2. Description of Related Art
In the recent years, light-emitting diodes (LEDs) have become popular in general and commercial lighting applications. As light sources, LEDs have many advantages including lower energy consumption, longer lifetime, smaller size, and faster switching, and hence conventional lighting, such as incandescent lighting, is gradually replaced by LED lights.
In an LED, when electrons and holes recombine across the semiconductor gap, the recombination energy is emitted in the form of photons and generates light. This recombination mechanism is the so-called radiative recombination. However, when electrons and holes recombine through intermediate electronic states in the semiconductor gap, then the recombination energy is emitted in the form of heat instead of photons, reducing the light emission efficiency of the LED. This recombination mechanism is the so-called non-radiative recombination. On the side surface of an LED, typically there are a large number of surface and defect states. Therefore, a fraction of electrons and holes that are close to the side surface of the LED will non-radiatively recombine through these surface and defect states. This non-radiative recombination generates heat instead of light, considerably reducing the efficiency of the LED. This problem becomes more and more serious as miniaturization of LEDs proceeds to microscale since electrons and holes can spread to the side surface easily in a micro-LED.

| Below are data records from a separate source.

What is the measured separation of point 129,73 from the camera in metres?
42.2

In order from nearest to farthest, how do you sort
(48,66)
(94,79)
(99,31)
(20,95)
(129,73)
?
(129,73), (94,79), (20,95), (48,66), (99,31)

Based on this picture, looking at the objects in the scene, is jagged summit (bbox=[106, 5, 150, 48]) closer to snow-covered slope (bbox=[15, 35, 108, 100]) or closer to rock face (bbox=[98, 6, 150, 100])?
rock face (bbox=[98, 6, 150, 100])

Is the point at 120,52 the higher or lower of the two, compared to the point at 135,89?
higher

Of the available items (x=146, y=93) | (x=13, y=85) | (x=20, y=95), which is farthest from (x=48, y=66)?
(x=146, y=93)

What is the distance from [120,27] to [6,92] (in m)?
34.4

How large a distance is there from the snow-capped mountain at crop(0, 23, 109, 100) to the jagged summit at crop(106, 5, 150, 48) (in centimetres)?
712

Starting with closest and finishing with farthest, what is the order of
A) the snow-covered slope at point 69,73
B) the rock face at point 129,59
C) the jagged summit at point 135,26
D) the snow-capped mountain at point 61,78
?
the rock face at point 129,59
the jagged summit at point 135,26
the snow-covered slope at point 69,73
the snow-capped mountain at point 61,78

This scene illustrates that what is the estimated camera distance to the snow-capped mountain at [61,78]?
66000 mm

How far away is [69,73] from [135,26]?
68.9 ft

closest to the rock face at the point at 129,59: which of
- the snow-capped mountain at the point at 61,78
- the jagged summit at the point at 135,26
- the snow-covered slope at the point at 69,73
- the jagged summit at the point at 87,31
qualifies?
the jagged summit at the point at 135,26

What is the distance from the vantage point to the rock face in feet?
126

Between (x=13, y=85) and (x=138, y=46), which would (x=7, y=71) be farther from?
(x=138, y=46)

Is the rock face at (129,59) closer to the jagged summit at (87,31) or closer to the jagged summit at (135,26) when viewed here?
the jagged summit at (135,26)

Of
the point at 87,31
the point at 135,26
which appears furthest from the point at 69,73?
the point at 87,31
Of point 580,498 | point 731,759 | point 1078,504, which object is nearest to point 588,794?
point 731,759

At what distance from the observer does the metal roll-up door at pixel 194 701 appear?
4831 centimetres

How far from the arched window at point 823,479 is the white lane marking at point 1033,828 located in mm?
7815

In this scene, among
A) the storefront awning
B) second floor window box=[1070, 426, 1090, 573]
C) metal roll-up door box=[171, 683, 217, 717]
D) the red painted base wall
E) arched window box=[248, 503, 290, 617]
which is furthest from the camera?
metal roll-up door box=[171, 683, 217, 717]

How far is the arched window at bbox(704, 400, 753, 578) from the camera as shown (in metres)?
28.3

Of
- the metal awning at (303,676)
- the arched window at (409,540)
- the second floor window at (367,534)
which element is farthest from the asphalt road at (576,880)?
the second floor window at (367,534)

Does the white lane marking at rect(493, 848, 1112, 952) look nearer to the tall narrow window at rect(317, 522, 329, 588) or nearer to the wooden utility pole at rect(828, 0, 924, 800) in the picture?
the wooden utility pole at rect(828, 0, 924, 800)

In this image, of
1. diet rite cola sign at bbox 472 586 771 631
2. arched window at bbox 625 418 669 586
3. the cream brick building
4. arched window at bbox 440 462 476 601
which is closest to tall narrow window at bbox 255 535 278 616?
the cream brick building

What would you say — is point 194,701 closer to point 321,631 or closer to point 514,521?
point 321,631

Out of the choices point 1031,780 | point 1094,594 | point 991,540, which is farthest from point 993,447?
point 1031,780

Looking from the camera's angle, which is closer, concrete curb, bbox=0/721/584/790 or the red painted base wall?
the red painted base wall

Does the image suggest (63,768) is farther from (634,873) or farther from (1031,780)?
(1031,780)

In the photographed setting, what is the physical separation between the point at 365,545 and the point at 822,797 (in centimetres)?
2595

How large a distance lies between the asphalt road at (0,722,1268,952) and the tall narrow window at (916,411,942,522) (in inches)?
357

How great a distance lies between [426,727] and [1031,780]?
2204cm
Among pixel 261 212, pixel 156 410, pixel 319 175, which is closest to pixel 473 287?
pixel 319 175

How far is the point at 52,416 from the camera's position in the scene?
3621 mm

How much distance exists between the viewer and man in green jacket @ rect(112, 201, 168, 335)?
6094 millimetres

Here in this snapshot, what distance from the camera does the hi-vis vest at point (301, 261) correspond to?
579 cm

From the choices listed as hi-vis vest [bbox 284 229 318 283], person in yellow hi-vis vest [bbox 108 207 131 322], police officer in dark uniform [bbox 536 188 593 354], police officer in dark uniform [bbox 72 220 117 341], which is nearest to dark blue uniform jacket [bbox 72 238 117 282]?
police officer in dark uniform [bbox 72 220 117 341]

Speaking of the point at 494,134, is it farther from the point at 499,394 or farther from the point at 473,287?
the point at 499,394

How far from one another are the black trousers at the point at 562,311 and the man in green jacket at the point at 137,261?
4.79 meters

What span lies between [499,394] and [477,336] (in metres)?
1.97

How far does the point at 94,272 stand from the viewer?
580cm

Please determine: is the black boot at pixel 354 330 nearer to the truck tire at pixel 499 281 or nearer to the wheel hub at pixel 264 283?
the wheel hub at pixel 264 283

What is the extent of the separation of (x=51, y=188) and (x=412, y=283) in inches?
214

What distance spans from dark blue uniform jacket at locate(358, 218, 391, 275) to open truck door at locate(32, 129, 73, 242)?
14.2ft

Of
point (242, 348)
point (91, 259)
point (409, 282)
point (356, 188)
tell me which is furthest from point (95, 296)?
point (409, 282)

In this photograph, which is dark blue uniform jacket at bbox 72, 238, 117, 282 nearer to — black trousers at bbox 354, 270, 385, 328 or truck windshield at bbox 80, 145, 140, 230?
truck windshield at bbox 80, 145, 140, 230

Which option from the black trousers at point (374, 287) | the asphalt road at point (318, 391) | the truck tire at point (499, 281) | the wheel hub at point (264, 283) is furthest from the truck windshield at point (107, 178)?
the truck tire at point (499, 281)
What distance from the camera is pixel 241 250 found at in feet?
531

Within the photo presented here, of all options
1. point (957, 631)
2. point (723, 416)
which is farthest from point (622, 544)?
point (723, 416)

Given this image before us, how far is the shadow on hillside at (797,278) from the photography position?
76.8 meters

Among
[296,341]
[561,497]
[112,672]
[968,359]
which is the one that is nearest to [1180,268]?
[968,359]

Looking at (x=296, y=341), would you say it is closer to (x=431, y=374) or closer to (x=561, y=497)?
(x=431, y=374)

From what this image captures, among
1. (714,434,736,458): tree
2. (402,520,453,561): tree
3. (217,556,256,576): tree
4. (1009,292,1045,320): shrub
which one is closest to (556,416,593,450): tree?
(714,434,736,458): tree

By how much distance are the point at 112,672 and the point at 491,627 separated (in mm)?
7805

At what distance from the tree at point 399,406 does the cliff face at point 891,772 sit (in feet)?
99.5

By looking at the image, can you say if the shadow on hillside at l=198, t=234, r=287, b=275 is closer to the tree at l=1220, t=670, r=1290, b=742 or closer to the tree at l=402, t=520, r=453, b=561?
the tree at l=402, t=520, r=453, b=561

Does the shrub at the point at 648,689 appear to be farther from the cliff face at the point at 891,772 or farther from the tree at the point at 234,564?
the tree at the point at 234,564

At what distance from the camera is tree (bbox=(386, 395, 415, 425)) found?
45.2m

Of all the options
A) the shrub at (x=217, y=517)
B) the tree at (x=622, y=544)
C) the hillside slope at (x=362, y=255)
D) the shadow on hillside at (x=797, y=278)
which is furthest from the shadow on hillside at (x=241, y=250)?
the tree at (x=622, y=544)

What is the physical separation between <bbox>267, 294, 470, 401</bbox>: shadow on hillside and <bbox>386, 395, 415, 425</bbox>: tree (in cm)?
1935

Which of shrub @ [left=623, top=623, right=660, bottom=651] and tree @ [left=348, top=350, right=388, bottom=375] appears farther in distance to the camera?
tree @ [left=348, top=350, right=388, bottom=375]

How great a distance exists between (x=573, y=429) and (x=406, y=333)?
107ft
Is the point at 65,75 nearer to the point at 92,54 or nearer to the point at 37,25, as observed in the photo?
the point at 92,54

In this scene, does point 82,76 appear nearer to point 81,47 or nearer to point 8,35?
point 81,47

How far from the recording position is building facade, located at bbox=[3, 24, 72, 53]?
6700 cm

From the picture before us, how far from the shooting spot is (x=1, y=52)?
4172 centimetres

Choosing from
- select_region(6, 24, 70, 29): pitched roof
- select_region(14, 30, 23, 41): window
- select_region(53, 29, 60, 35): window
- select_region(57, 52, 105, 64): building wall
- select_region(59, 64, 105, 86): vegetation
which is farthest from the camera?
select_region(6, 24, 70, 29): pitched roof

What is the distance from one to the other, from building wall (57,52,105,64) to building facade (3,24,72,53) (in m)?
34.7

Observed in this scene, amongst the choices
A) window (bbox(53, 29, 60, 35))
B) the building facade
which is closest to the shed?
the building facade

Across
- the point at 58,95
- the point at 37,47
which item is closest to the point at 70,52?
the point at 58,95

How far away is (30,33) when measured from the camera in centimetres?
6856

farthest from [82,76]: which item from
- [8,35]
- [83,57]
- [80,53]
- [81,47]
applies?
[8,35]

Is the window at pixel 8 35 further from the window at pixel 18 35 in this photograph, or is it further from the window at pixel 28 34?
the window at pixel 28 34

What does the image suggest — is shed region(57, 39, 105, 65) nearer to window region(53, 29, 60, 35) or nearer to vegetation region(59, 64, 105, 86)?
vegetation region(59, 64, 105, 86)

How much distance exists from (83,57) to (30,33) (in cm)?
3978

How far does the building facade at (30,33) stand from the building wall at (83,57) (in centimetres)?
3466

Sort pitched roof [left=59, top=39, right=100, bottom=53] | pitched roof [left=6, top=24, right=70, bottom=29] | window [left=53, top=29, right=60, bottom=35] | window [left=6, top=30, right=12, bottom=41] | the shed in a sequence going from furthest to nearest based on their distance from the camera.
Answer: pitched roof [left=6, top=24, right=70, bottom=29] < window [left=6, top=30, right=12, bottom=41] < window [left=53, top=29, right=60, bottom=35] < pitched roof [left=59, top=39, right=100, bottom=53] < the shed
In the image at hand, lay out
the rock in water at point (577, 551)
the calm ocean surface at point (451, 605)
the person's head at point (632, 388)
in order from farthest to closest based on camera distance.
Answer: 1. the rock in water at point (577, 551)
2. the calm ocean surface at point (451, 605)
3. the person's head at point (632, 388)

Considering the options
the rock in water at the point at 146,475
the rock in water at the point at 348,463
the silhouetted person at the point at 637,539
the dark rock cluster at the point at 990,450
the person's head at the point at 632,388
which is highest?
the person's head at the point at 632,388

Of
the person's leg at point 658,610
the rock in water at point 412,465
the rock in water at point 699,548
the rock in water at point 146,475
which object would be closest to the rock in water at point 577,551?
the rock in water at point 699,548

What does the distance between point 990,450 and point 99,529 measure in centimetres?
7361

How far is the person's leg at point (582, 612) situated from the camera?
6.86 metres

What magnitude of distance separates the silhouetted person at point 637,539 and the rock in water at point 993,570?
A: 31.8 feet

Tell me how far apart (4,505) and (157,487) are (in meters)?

Furthermore, since electrons and holes can spread to the side surface easily in a micro-LED, the current density may be too low and uneven within the emitting area of the micro-LED. The low and uneven current density within the emitting area of the micro-LED reduces the efficiency of the micro-LED as well.
Moreover, typically there are a large number of lattice defects in the side surface of an LED due to the etching and/or scribing process. These lattice defects result in leakage currents. As miniaturization of LEDs proceeds to microscale, the ratio of the lattice defects to the lattice sites of a micro-LED increases, thereby raising the ratio of the leakage currents to the total currents of the micro-LED and reducing the efficiency of the micro-LED.
Furthermore, as miniaturization of LEDs proceeds to microscale, the process variation tolerance of micro-LEDs decreases, and therefore the yield rate of micro-LEDs decreases. In addition, transferring, controlling, operating, and handling of micro-LEDs also become more and more difficult.